Work to complete ::
Print, word for word, only the lines from the one with "Wagtail clipart #2, Download drawings" down to the last line of the listing below; no pictures.

Material for this exercise ::
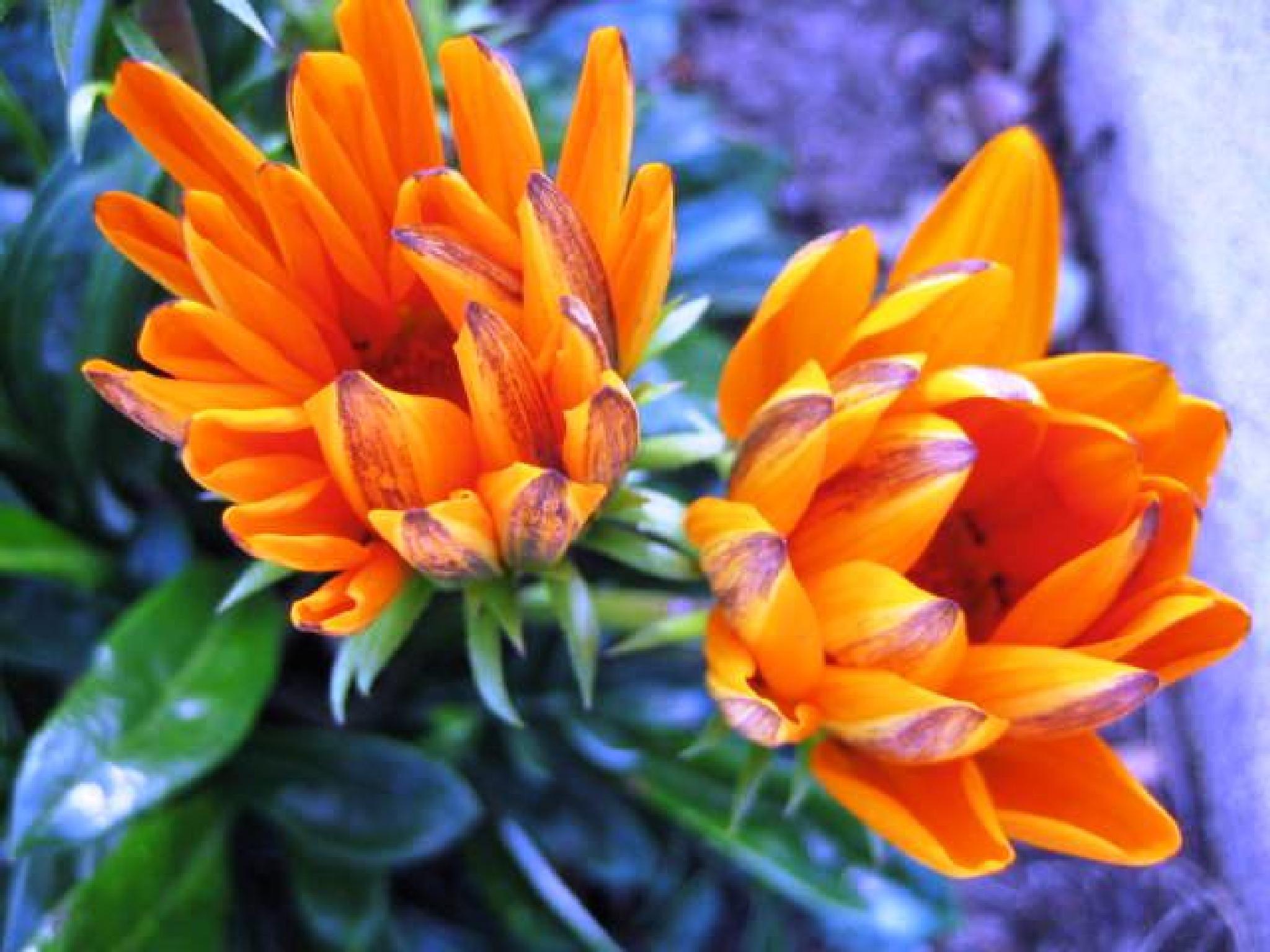 Beautiful orange flowers by tanzicakes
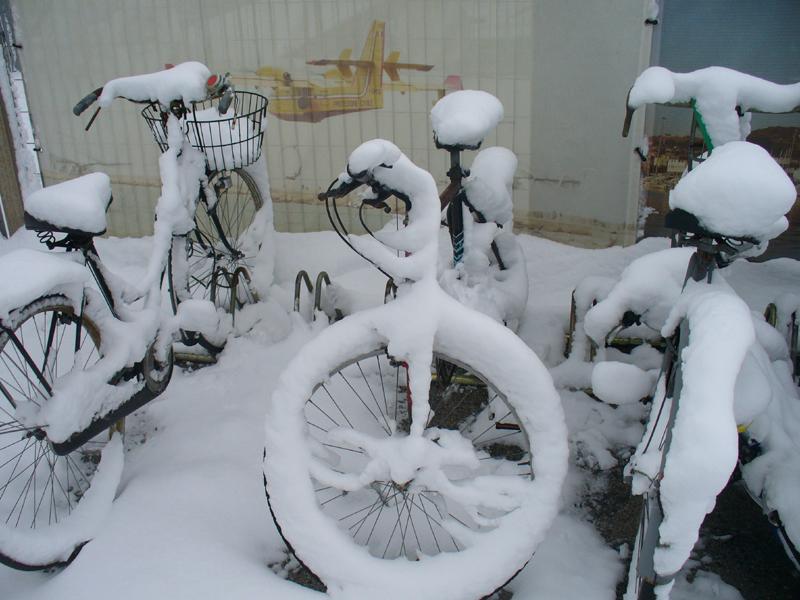 La neve del '12, di Emanuele Bani, 4 febbraio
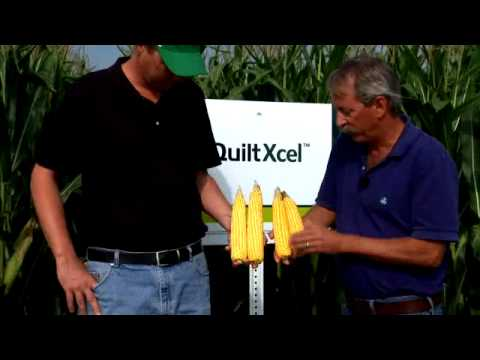 Quilt Xcel Fungicide Early (V-V8) for Stronger Stalks - YouTube : quilt xcel fungicide - Adamdwight.com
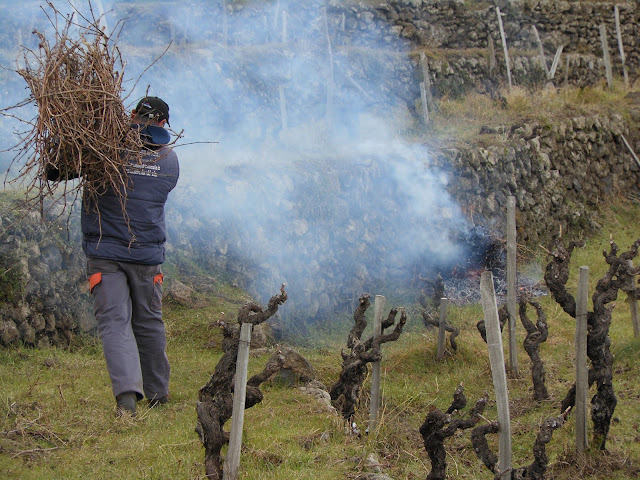 Winter pruning on terraced vineyards of Mt.Etna.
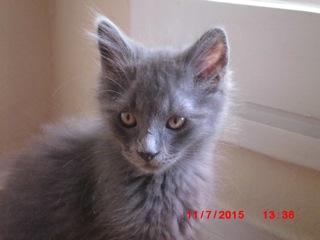 [Adopté] Limao, un chaton aimant tétouiller Limao_10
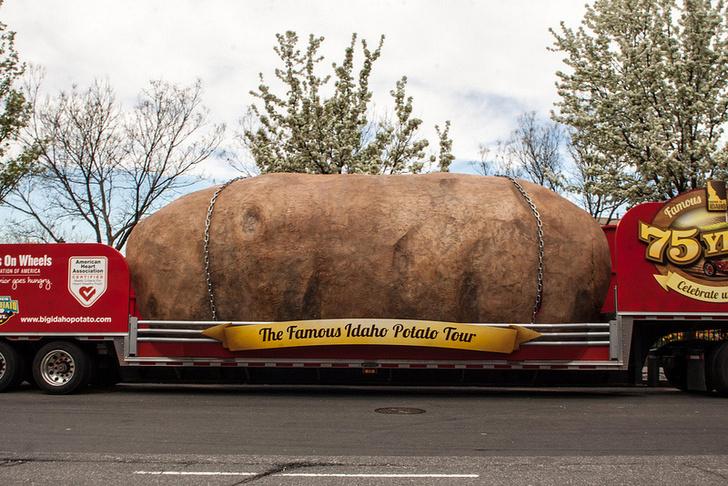 Фото №3 - 10 важных фактов про картофель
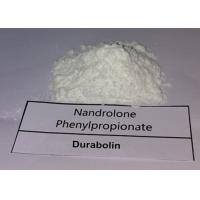 Buy cheap Nandrolone Phenylpropionate White Powder DECA Durabolin CAS 60-70-3 For Muscle Building product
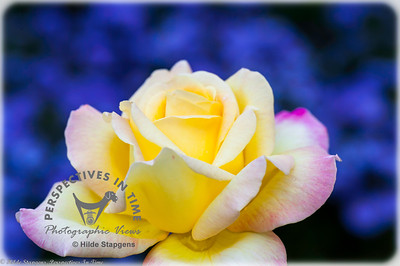 Yellow rose with blue background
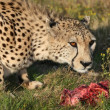 Royalty-Free Stock Photo: Cheetah and Food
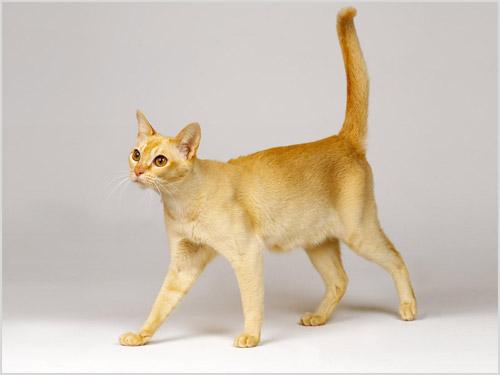 Фото кошки цейлонской породы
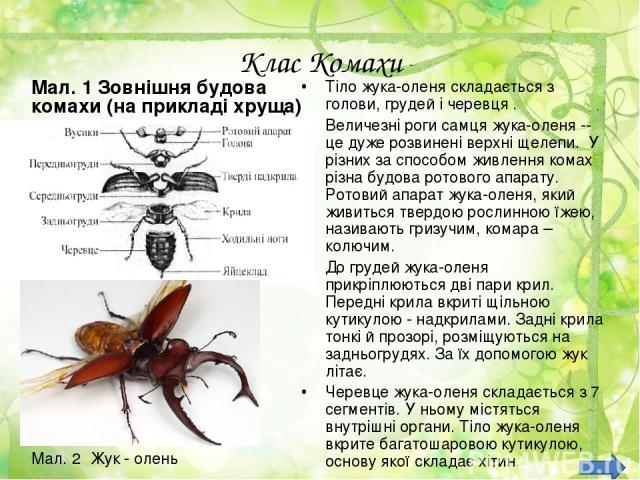 Клас Комахи Мал. 1 Зовнішня будова комахи (на прикладі хруща) Тіло жука-оленя складається з голови, грудей і черевця. Величезні роги самця жука-оленя -- це дуже розвинені верхні щелепи. У різних за способом живлення комах різна будова ротового апа…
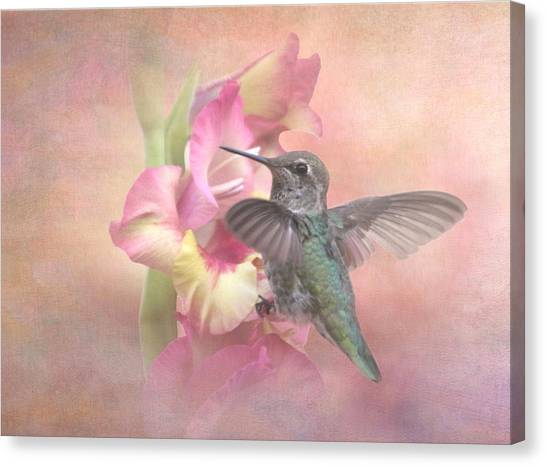 Gladiolas Canvas Print - Hummingbirds Gladiola by Angie Vogel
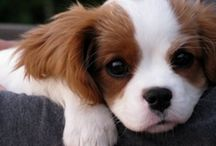 Puppies! / by Sarah Crampton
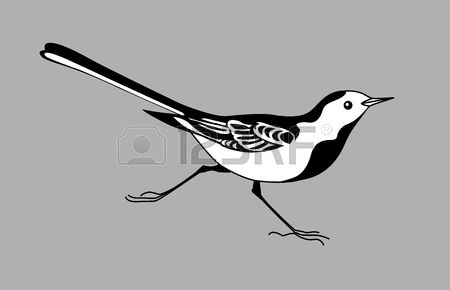 Wagtail clipart #2, Download drawings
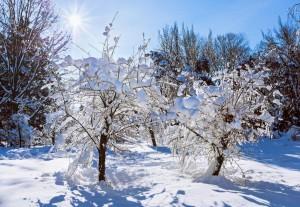 stromy v zime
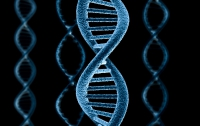 Нобелевскую премию по химии присудили за изучение ДНК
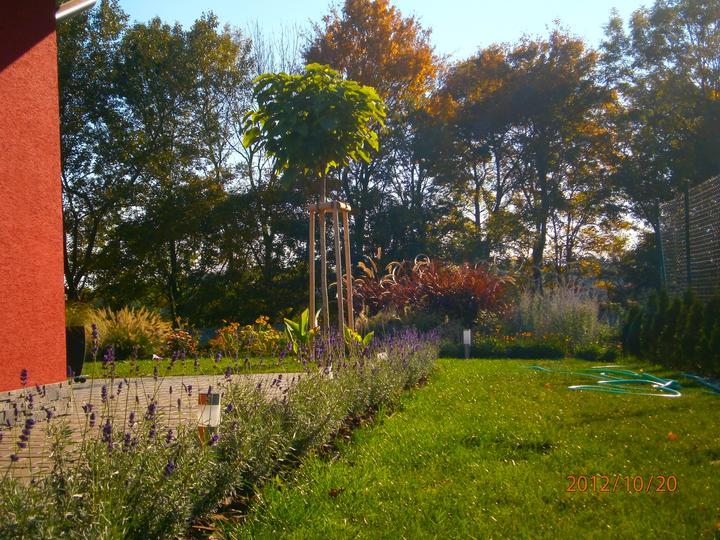 Moderná záhrada - Obrázok č. 2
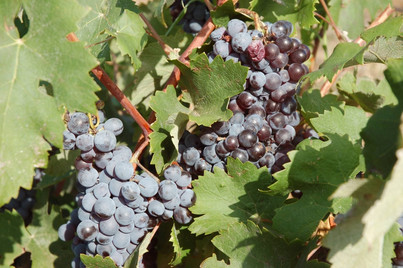 eumelia-farm-grape-harvest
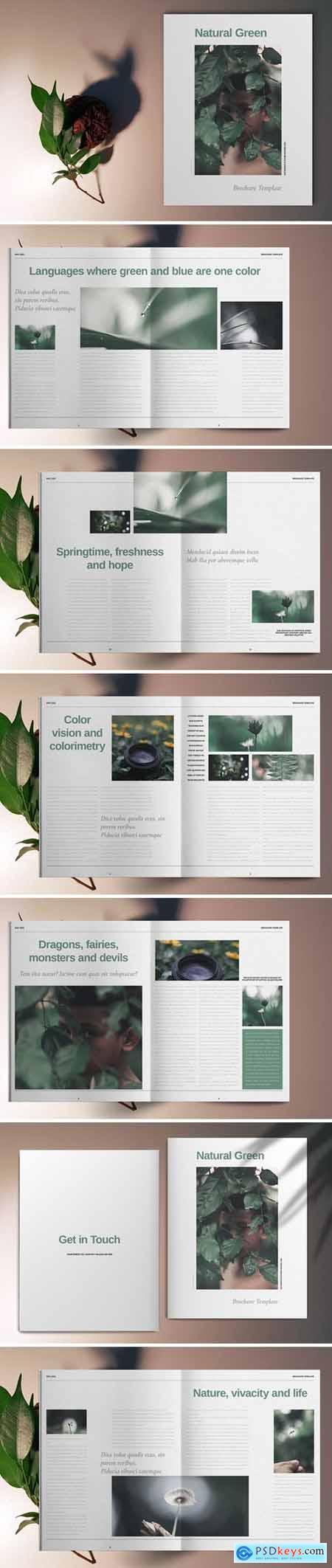 Green Natural Brochure Template 5667399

Response for this exercise ::
 Wagtail clipart #2, Download drawings
 stromy v zime
 Нобелевскую премию по химии присудили за изучение ДНК
 Moderná záhrada - Obrázok č. 2
 eumelia-farm-grape-harvest
 Green Natural Brochure Template 5667399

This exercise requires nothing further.